Customize Trainers

Here, we present how to develop a new Trainer, and apply it into RecBole. For a new model, if the training method is complex, and existing trainer can not be used for training and evaluation, then we need to develop a new trainer.

The function used to train the model is fit(), it will call _train_epoch() to train the model.

The function used to evaluate the model is evaluate(), it will call _valid_epoch() to evaluate the model.

If the developed model needs more complex training method, then one can inherent the Trainer, and revise fit() or _train_epoch().

If the developed model needs more complex evaluation method, then one can inherent the Trainer, and revise evaluate() or _valid_epoch().

Example

1. Alternative Optimization

Here we present a simple Trainer example, which is used for alternative optimization. We revise the _train_epoch() method. To begin with, we need to create a new class for NewTrainer based on Trainer.

from recbole.trainer import Trainer

class NewTrainer(Trainer):

    def __init__(self, config, model):
        super(NewTrainer, self).__init__(config, model)

Then we revise _train_epoch(). Here, the losses are alternatively optimized after each epoch, and the losses are computed by calculate_loss1() and calculate_loss2()

def _train_epoch(self, train_data, epoch_idx):
    self.model.train()
    total_loss = 0.

    if epoch_idx % 2 == 0:
        for batch_idx, interaction in enumerate(train_data):
            interaction = interaction.to(self.device)
            self.optimizer.zero_grad()
            loss = self.model.calculate_loss1(interaction)
            self._check_nan(loss)
            loss.backward()
            self.optimizer.step()
            total_loss += loss.item()
    else:
        for batch_idx, interaction in enumerate(train_data):
            interaction = interaction.to(self.device)
            self.optimizer.zero_grad()
            loss = self.model.calculate_loss2(interaction)
            self._check_nan(loss)
            loss.backward()
            self.optimizer.step()
            total_loss += loss.item()
    return total_loss

Complete Code

from recbole.trainer import Trainer

class NewTrainer(Trainer):

    def __init__(self, config, model):
        super(NewTrainer, self).__init__(config, model)

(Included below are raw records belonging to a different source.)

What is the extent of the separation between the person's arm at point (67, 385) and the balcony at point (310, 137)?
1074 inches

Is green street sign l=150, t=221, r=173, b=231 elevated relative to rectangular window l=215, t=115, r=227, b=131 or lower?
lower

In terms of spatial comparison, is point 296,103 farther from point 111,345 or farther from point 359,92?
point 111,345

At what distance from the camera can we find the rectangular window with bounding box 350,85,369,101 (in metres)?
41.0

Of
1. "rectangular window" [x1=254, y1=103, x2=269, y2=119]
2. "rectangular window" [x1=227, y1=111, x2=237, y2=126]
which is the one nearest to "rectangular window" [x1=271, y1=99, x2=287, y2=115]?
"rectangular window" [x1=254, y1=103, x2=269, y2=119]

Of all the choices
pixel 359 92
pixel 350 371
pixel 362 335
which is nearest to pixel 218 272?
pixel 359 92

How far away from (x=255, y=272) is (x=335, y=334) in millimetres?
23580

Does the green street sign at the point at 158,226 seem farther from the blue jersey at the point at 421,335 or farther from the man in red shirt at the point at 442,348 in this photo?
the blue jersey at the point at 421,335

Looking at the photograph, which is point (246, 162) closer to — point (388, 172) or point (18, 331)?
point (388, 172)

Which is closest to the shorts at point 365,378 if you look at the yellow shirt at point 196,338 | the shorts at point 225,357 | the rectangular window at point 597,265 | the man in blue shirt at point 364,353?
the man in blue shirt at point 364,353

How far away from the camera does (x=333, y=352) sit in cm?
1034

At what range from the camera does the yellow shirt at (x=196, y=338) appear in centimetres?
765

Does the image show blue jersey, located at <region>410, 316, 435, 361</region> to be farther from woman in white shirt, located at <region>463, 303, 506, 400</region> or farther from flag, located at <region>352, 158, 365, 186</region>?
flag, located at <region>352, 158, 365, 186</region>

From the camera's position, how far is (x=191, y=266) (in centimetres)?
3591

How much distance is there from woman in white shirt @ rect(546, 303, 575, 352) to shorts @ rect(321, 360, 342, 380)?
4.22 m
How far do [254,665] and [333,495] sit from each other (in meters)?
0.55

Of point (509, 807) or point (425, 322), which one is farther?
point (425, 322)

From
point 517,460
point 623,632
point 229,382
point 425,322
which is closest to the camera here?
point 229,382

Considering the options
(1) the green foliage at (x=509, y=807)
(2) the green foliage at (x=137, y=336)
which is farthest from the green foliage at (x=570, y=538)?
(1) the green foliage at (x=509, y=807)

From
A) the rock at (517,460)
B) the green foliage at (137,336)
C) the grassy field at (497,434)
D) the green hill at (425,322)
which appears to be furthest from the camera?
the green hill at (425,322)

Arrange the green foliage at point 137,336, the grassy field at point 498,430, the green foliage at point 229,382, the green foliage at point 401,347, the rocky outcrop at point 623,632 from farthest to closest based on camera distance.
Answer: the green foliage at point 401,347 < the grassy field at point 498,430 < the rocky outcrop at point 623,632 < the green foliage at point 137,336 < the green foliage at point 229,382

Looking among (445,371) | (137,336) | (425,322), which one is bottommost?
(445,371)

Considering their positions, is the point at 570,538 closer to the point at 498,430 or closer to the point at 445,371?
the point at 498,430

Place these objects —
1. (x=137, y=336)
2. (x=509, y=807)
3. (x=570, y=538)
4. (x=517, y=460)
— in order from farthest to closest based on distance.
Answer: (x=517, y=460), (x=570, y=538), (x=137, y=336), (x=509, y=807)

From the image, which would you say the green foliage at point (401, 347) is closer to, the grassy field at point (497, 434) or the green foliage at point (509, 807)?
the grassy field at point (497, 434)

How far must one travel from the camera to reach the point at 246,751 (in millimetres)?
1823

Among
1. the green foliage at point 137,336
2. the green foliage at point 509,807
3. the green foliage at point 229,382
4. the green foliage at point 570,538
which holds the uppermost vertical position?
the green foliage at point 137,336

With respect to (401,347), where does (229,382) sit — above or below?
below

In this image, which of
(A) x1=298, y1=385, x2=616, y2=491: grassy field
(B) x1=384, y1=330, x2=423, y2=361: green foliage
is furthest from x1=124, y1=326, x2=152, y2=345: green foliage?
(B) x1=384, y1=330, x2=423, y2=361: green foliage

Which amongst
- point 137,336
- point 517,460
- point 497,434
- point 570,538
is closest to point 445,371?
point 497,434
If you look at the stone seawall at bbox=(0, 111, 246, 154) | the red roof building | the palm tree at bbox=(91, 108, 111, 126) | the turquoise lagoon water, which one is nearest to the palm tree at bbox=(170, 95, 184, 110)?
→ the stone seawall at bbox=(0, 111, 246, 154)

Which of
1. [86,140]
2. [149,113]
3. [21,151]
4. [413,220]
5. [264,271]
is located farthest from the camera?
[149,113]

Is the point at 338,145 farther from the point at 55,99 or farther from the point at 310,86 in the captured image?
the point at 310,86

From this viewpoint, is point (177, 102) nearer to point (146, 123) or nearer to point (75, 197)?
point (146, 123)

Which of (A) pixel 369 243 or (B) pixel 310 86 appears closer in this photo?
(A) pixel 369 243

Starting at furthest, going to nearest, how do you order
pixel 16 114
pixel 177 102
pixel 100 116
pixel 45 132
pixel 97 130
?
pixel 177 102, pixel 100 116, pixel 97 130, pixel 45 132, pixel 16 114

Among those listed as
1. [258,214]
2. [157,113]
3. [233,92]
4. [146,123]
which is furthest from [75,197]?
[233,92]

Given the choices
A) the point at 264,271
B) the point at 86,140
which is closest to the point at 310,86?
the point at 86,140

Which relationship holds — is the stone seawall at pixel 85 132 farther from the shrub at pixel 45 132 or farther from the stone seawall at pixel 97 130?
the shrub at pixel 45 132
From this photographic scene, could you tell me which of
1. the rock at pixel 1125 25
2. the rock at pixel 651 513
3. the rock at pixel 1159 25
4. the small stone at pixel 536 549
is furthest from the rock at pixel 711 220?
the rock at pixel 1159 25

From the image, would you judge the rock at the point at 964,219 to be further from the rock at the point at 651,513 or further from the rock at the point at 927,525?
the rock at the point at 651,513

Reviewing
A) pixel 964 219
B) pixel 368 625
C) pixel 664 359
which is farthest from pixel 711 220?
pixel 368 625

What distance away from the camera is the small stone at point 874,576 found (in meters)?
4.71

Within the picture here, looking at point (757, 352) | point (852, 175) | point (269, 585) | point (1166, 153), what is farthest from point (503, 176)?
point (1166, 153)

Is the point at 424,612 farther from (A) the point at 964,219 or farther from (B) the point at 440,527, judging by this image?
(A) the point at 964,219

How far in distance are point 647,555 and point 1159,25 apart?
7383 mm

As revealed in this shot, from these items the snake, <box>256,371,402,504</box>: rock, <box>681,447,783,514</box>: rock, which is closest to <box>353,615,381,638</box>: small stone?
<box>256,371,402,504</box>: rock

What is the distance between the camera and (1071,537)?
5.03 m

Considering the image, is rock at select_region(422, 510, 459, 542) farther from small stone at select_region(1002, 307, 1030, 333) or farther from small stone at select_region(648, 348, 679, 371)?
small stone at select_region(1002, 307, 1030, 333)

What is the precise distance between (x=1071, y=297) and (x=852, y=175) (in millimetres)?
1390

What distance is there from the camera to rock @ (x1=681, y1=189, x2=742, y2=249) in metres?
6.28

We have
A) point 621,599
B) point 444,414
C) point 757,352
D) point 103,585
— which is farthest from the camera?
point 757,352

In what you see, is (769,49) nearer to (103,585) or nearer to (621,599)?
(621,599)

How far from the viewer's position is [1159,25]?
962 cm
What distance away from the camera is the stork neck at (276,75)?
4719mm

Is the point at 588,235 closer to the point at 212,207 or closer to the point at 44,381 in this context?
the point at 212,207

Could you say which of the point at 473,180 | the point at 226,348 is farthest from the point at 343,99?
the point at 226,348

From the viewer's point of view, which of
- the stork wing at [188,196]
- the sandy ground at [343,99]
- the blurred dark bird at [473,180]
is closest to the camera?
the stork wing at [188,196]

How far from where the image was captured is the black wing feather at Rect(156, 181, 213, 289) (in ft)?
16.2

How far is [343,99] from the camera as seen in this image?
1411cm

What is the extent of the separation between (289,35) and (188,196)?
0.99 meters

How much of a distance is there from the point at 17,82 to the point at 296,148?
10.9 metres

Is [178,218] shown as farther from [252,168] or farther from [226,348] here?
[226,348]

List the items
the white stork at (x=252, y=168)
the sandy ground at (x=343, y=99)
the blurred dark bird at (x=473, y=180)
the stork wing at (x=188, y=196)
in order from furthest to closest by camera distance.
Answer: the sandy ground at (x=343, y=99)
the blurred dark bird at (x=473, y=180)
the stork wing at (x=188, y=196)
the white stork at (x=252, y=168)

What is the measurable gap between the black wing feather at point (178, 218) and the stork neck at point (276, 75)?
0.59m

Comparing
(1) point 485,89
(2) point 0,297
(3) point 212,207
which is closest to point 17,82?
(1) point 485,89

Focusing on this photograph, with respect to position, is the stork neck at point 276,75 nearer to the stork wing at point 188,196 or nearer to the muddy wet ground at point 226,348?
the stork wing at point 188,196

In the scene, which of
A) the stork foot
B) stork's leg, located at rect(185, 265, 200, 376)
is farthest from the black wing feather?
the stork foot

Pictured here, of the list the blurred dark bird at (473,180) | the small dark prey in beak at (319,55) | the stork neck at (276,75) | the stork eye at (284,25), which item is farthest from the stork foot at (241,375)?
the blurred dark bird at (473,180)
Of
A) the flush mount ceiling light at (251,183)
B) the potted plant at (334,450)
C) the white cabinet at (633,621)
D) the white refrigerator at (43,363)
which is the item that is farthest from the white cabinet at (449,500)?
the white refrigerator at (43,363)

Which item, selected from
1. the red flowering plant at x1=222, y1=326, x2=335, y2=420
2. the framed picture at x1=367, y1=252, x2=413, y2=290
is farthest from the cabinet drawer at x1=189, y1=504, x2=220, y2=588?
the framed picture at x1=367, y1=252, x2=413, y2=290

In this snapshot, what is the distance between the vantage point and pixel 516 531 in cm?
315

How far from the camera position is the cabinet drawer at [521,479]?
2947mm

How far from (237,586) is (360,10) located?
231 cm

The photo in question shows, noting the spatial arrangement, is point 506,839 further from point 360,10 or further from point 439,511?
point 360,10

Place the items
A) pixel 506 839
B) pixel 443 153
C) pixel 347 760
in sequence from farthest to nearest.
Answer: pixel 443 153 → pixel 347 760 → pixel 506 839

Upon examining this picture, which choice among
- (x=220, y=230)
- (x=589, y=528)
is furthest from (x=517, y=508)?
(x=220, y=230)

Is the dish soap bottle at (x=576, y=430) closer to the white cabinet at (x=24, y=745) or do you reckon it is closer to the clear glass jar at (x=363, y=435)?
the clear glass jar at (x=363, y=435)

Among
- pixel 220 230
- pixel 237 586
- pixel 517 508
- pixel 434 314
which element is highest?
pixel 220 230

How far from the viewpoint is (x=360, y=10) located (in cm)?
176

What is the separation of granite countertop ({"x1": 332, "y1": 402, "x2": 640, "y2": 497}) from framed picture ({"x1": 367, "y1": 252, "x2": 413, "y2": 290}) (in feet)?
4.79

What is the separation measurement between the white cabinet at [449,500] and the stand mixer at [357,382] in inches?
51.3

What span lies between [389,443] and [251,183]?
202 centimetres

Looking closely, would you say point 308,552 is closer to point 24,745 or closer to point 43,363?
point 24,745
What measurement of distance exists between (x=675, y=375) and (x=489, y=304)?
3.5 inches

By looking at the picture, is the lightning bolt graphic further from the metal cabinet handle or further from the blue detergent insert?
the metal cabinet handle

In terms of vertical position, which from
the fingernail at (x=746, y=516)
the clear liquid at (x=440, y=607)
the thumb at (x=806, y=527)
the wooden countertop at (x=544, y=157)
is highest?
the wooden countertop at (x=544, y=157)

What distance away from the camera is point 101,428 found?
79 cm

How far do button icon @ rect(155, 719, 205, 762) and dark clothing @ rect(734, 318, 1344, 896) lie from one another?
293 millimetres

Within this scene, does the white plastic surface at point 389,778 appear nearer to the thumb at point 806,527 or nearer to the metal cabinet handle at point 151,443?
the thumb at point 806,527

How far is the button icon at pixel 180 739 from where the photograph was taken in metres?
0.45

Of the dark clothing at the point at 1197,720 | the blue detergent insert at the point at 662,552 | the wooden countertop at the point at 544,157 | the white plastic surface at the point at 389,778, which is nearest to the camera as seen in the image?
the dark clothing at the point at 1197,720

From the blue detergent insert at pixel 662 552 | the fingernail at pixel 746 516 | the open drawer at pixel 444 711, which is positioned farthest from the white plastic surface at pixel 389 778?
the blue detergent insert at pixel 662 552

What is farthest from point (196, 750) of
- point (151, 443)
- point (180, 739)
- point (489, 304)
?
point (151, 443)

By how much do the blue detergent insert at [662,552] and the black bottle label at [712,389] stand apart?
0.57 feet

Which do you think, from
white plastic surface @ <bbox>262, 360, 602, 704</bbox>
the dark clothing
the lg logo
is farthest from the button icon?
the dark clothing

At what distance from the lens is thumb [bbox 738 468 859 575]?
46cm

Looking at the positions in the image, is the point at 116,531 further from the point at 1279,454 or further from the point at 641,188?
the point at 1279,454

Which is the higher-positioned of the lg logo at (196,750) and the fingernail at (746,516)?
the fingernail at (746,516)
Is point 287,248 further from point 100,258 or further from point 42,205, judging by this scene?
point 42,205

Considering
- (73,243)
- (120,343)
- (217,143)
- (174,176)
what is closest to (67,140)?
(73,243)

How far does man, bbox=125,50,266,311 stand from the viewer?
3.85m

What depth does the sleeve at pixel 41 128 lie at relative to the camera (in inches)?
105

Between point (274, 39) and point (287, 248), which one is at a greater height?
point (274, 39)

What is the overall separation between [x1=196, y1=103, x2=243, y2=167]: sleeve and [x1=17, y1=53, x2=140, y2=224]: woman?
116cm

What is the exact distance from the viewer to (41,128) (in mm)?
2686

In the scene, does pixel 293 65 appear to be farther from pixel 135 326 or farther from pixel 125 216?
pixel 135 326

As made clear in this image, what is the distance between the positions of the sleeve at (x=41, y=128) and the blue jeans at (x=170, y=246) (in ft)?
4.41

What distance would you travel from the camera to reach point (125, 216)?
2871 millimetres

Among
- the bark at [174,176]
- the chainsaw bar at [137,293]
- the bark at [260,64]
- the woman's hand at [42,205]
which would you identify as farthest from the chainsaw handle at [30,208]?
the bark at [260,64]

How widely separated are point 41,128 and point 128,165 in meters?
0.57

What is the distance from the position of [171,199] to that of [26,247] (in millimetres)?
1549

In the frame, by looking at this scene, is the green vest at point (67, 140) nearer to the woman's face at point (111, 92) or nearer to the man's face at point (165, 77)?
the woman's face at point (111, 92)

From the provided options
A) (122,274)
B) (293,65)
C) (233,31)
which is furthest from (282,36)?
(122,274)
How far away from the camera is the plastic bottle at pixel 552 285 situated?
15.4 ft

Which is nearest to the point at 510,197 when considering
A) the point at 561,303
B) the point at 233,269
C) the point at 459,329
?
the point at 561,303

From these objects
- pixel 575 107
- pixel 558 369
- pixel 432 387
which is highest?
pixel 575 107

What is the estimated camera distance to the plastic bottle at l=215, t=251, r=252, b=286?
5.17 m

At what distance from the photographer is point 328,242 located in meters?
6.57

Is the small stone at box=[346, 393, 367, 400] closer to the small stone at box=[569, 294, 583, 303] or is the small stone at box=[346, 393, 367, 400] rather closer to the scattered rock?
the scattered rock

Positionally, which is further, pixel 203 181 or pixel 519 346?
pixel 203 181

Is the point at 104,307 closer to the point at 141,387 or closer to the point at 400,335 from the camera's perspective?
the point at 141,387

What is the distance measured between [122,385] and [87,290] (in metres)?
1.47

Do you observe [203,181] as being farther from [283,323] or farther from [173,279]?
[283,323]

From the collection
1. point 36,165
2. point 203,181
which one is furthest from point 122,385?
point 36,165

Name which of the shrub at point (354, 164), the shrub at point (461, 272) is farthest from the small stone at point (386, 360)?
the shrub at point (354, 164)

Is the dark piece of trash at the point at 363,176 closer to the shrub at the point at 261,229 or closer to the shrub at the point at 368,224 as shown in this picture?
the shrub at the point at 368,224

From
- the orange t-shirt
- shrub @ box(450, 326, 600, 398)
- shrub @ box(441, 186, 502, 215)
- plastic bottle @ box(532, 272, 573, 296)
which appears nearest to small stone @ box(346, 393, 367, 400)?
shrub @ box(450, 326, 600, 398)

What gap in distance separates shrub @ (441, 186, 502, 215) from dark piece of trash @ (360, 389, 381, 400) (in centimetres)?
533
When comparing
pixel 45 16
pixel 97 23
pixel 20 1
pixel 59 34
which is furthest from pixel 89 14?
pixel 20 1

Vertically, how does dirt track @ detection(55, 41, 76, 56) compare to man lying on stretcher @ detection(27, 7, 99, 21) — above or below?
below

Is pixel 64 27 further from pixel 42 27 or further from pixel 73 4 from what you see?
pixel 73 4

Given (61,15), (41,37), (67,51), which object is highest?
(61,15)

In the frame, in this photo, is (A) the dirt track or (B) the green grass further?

    def _train_epoch(self, train_data, epoch_idx):
        self.model.train()
        total_loss = 0.

        if epoch_idx % 2 == 0:
            for batch_idx, interaction in enumerate(train_data):
                interaction = interaction.to(self.device)
                self.optimizer.zero_grad()
                loss = self.model.calculate_loss1(interaction)
                self._check_nan(loss)
                loss.backward()
                self.optimizer.step()
                total_loss += loss.item()
        else:
            for batch_idx, interaction in enumerate(train_data):
                interaction = interaction.to(self.device)
                self.optimizer.zero_grad()
                loss = self.model.calculate_loss2(interaction)
                self._check_nan(loss)
                loss.backward()
                self.optimizer.step()
                total_loss += loss.item()
        return total_loss

2. Mixed precision training

Here we present a simple Trainer example, which is used for mixed precision training. Mixed precision training offers significant computational speedup by performing operations in half-precision format, while storing minimal information in single-precision to retain as much information as possible in critical parts of the network. Let’s give an example based on torch torch.autocast. To begin with, we need to create a new class for NewTrainer based on Trainer.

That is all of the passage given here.